Radiotherapy has been a central component of cancer therapy for over a century, with the field rapidly evolving over time, resulting in improved outcomes. These advances have contributed to a changing demographic, with growing numbers of people living longer with, and surviving the disease. This has been accompanied by an increasing burden of chronic physical and psychological side effects, including radiotherapy-related toxicity. These long-term consequences have a substantial impact on patients, their carers, and healthcare systems. Significant global inequities persist, particularly in low- and middle-income countries (LMICs), where access to radiotherapy and comprehensive supportive and palliative care remains limited. Supportive oncology has emerged as a new field focusing on the management of acute, chronic, and emergent problems in people living with and beyond cancer. Despite its benefits, palliative radiotherapy continues to be underused, especially in specific patient groups including paediatrics, older age adults, and those with a short prognosis. Often treatment decisions in these patient groups are challenging and the integration of supportive oncology could help overcome this.

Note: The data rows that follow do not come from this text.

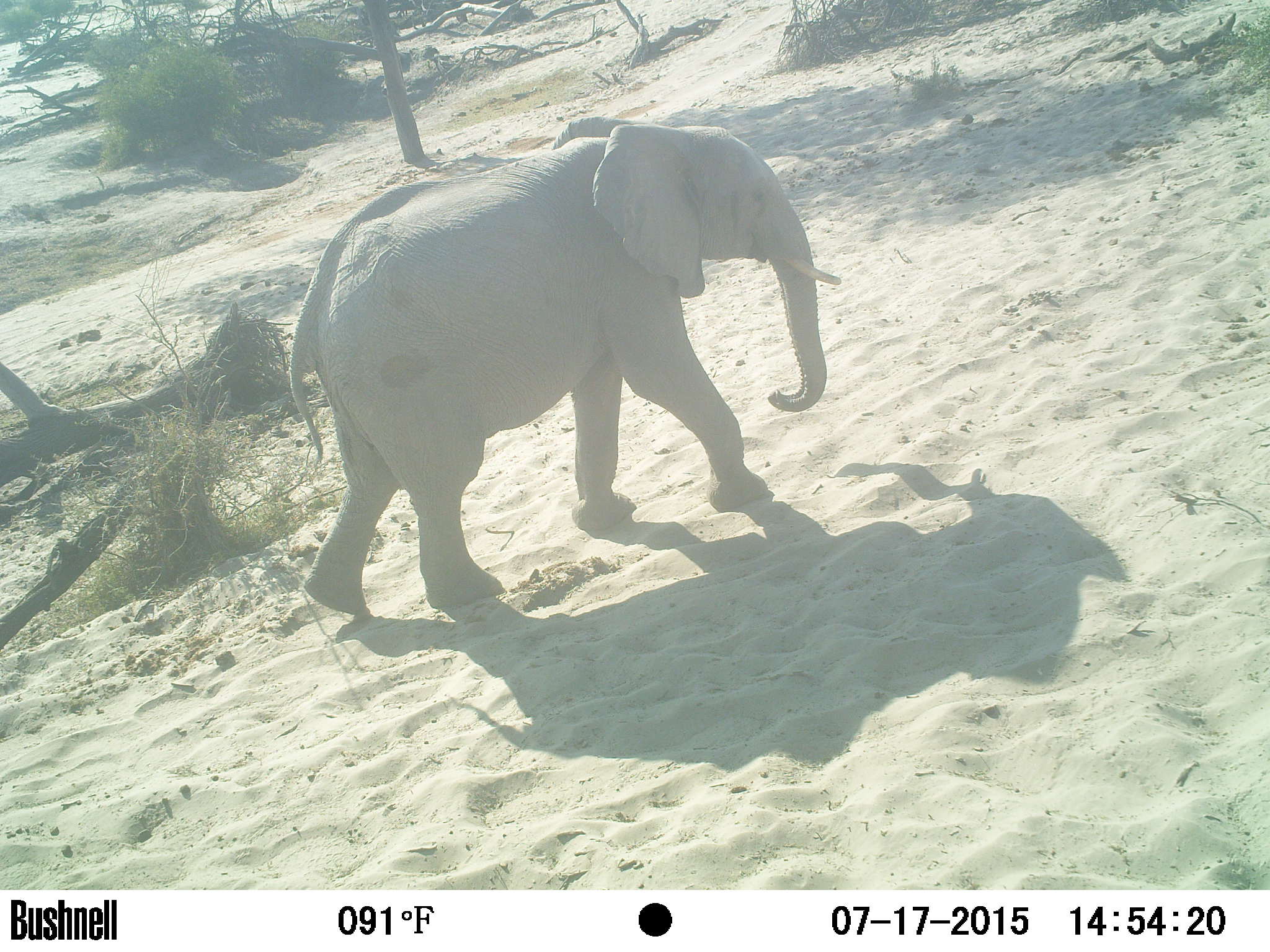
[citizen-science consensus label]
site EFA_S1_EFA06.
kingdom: Animalia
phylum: Chordata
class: Mammalia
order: Proboscidea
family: Elephantidae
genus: Loxodonta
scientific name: Loxodonta africana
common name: african bush elephant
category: elephant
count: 1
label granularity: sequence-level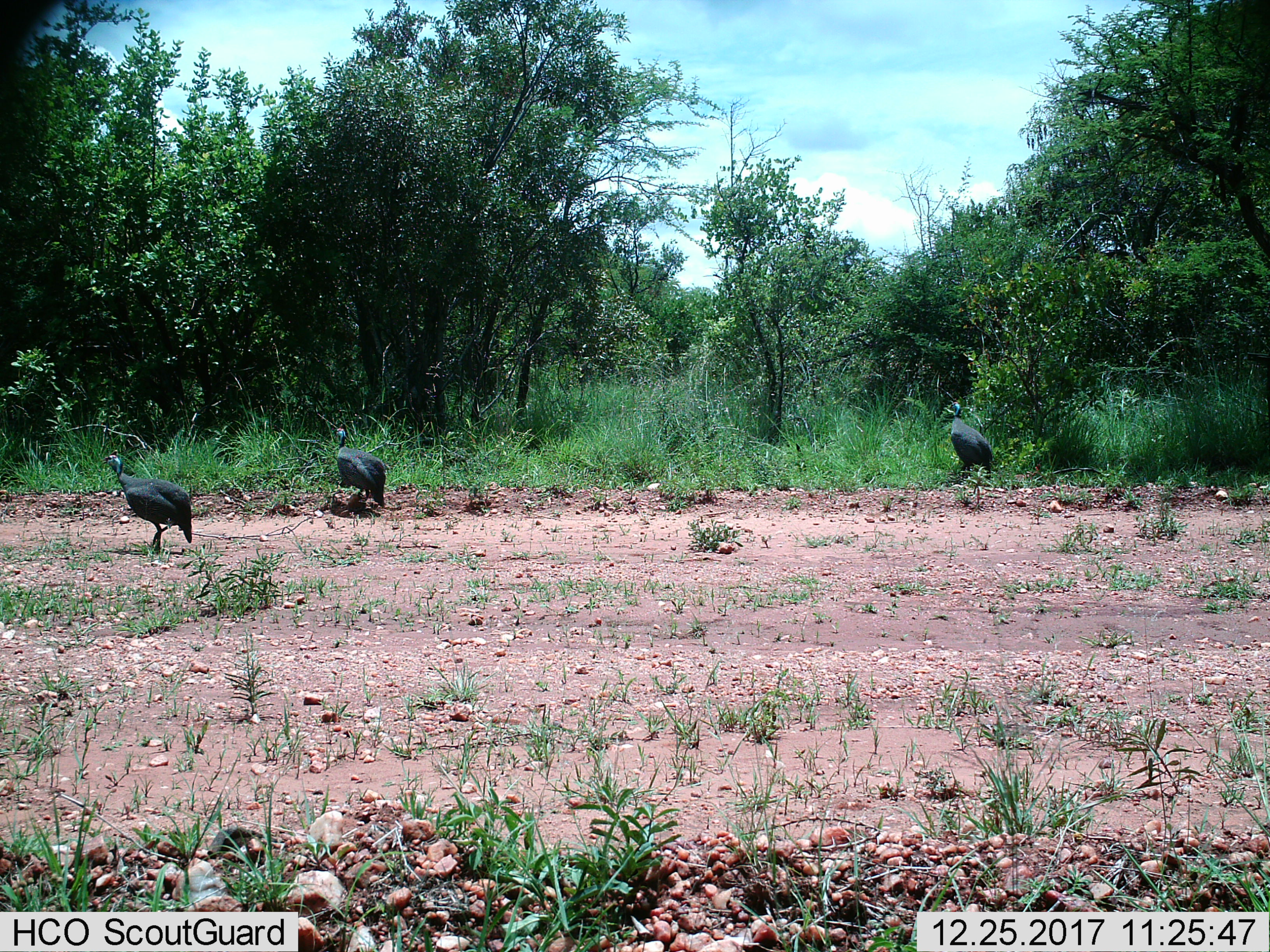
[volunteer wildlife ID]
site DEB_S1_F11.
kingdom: Animalia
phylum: Chordata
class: Aves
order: Galliformes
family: Numididae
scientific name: Numididae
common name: guineafowl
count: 3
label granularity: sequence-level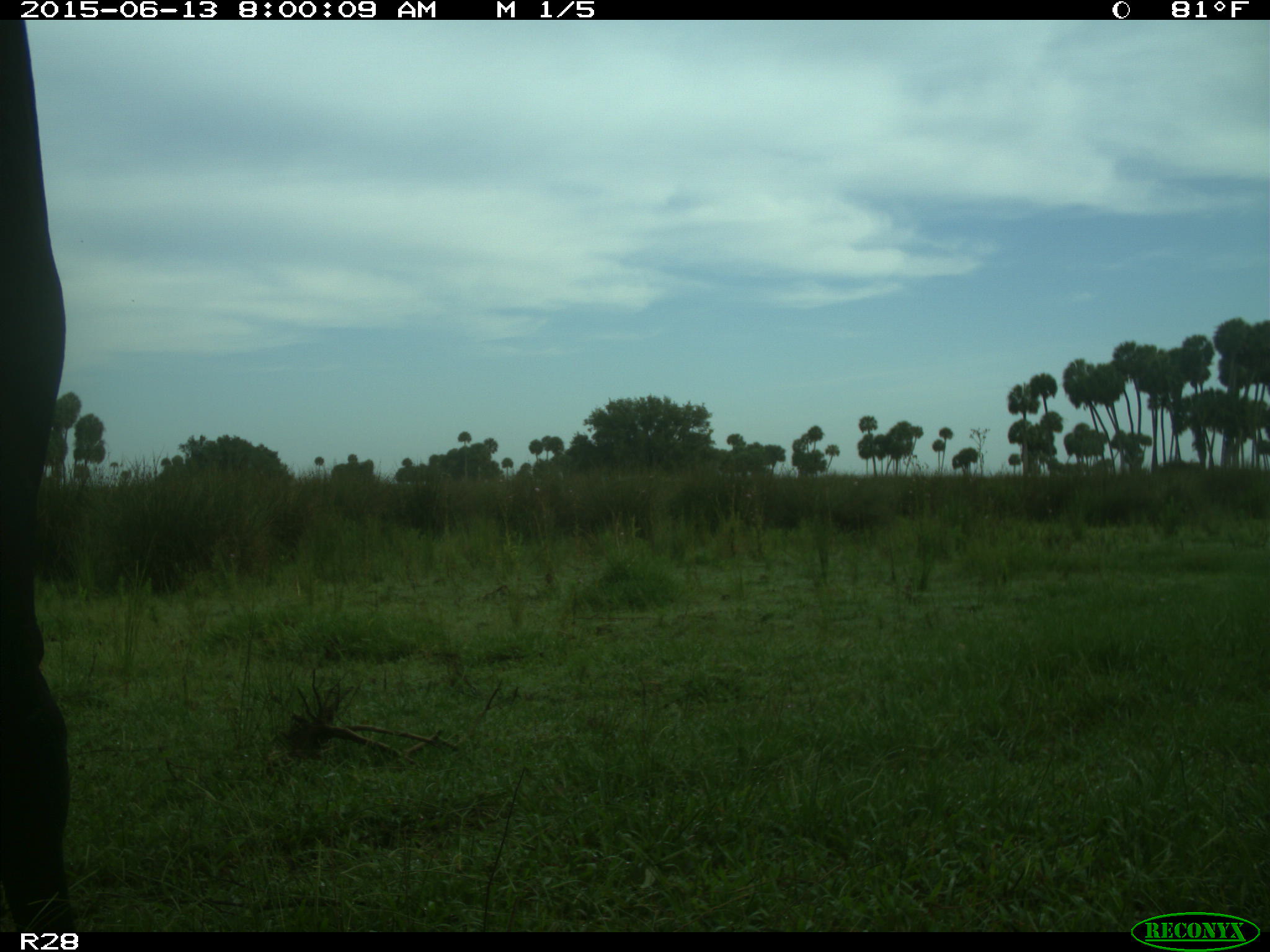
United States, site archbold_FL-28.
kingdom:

Furthermore, radiotherapy toxicity and its management has been under-researched despite huge advancements in cancer treatments leading to a lack of guidelines and varied practice globally. Supportive oncology offers a framework to address these challenges through earlier integration into treatment pathways, multidisciplinary collaboration, and a stronger focus on symptom control, survivorship, and equity. Embedding supportive oncology within radiotherapy services is essential to delivering high-quality, patient-centred cancer care worldwide.